Les Illuminati sont venus hanter notre imaginaire et notre histoire à la fin du XVIIIe siècle. Et depuis, ils sont responsables de tout. De la Révolution française, de la fin de l’Union soviétique ou de la défaite électorale de Donald Trump. Ils sont derrière les services secrets ou dirigent les jésuites. Leurs meneurs et leurs têtes pensantes occupent des places de pouvoir pour favoriser les leurs qui grenouillent dans l’ombre…
Ils sont «ils» ou «on», agglomérés, manœuvriers et mystérieux, élites agissantes masquées derrière l’agrégat impersonnel des pronoms pluriels et anonymes…
Mais d’où viennent-ils, ces soi-disant gens d’influence?
Eh bien tout est parti de Bavière lorsqu’un dénommé Adam Weishaupt, qui se faisait appeler «Spartacus», a créé en 1776 une sorte de de franc-maçonnerie inspirée des Lumières. Cette aventure occulte s’achève en 1785 lors d’un après-midi d’orage dans un presbytère protestant près de Ratisbonne. L’opinion publique découvre alors ce réseau souterrain qui est déclaré illégal et interdit par les autorités. Certains de ses membres sont arrêtés et les archives de la société secrète sont saisies. Fin de l’histoire?
Que nenni! Cette affaire est devenu le substrat, le terreau fertile, la matrice de toutes les théories du complot qui ont cours jusqu’à nos jours. L’idée que certains agissent dans l’ombre est aussi séduisante que fascinante d’autant qu’elle repose sur une indémontrable mais évidente capacité de dissimulation de ces conspirateurs qui rôdent autour de nous, prêts à pervertir ou anéantir les sociétés.
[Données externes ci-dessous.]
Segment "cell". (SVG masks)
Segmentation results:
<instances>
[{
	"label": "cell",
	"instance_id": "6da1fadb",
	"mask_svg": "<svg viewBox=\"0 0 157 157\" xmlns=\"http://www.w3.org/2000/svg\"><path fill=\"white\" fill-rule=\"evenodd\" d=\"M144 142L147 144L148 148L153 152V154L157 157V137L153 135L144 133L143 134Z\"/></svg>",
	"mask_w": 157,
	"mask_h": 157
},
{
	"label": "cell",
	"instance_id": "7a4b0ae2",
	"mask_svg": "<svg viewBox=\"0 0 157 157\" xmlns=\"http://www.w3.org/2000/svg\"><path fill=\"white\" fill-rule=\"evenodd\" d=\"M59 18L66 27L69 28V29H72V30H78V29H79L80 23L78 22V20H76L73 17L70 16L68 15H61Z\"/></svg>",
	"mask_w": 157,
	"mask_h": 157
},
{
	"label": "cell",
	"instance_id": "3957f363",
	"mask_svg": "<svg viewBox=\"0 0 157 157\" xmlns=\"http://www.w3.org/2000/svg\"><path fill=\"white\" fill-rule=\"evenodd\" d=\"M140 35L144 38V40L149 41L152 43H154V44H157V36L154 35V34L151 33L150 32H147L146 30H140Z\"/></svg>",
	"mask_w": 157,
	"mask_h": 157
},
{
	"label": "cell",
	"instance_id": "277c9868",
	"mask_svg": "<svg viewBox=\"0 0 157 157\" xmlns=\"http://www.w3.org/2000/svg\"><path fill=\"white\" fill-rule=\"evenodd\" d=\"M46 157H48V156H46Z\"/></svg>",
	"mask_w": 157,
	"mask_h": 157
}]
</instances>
Historien, Pierre-Yves Beaurepaire montre comment certains – tel l’abbé Baruel- se sont emparés des Illumati de Bavière pour tordre l’affaire et l’interpréter dans le sens de ses opinions, de son idéologie contre-révolutionnaire. Pour expliquer ce phénomène qui s’étend désormais de la toile au rap, l’auteur a exploré de nouvelles sources qui vont des archives françaises volées par les nazis et rendues par les Russes qui les avaient confisquées en passant par la correspondance du sculpteur Bartholdi et d’autres plus spécialisées. L’ouvrage s’accompagne d’un sérieux appareil critique avec notes, annexes et bibliographie.
Il montre et démontre de façon rationnelle et précise comment, traversant les époques et les frontières, s’est développé un «gigantesque Meccano aux mises à jour fréquentes» qui a permis à l’affaire des «Illuminés de Bavière» d’ancrer à jamais le dispositif pervers que certains utilisent aujourd’hui pour justifier que la Terre est plate, que l’homme n’a pas marché sur la lune ou que la vaccination constitue le ticket d’entrée pour le contrôle de masse.
Une lecture aussi édifiante qu’instructive.
«Les Illuminati, de la société secrète aux théories du complot», Pierre-Yves Beaurepaire, Éditions Tallandier 346 pages
Une phrase: «Avec Internet, les rumeurs et les révélations se diffusent à l’échelle de la planète en quelques heures. Les spécificités nationales demeurent nombreuses mais une véritable culture complotiste transnationale 2.0 est née qui multiplie les emprunts croisés et prétend assurer partout une veille sur le front de la conspiration planétaire.»